▸ Your goal
Rewrite the stretch of the listing from the line containing "In the shown photograph, how" through the end of the listing, changing "photograph" to "image" and leaving everything else unchanged.

▸ Records from a data collection
* Start *
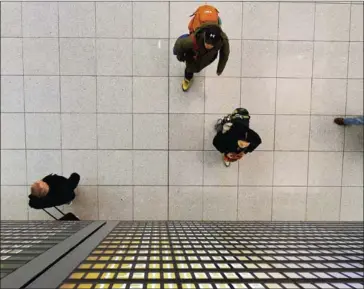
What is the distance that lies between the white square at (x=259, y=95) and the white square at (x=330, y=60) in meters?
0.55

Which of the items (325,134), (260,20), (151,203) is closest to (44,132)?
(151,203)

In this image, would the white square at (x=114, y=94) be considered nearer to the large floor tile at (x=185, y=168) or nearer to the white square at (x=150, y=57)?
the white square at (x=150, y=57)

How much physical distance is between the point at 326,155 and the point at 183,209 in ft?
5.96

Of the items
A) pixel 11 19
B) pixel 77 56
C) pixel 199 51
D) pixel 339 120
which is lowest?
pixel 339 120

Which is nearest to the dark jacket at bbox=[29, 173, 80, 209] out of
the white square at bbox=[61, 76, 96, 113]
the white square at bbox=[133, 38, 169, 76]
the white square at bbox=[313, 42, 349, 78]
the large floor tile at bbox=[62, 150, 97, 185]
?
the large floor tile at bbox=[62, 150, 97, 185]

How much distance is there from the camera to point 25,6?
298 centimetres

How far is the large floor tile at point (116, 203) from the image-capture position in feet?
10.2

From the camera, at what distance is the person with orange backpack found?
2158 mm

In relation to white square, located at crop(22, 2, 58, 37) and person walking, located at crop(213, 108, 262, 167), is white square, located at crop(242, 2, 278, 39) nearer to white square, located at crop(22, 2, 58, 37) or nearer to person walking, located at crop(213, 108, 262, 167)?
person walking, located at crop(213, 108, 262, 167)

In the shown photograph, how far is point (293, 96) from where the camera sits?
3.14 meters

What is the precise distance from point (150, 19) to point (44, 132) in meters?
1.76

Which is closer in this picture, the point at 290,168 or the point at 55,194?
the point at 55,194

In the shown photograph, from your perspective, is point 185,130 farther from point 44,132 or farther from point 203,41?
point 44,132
* End *
▸ Expected answer
In the shown image, how far is point (293, 96) from where the camera sits?
3.14 meters

What is the precise distance from point (150, 19) to point (44, 132) in meters?
1.76

Which is closer in this picture, the point at 290,168 or the point at 55,194?
the point at 55,194

In the shown image, from your perspective, is point 185,130 farther from point 44,132 or farther from point 203,41?
point 44,132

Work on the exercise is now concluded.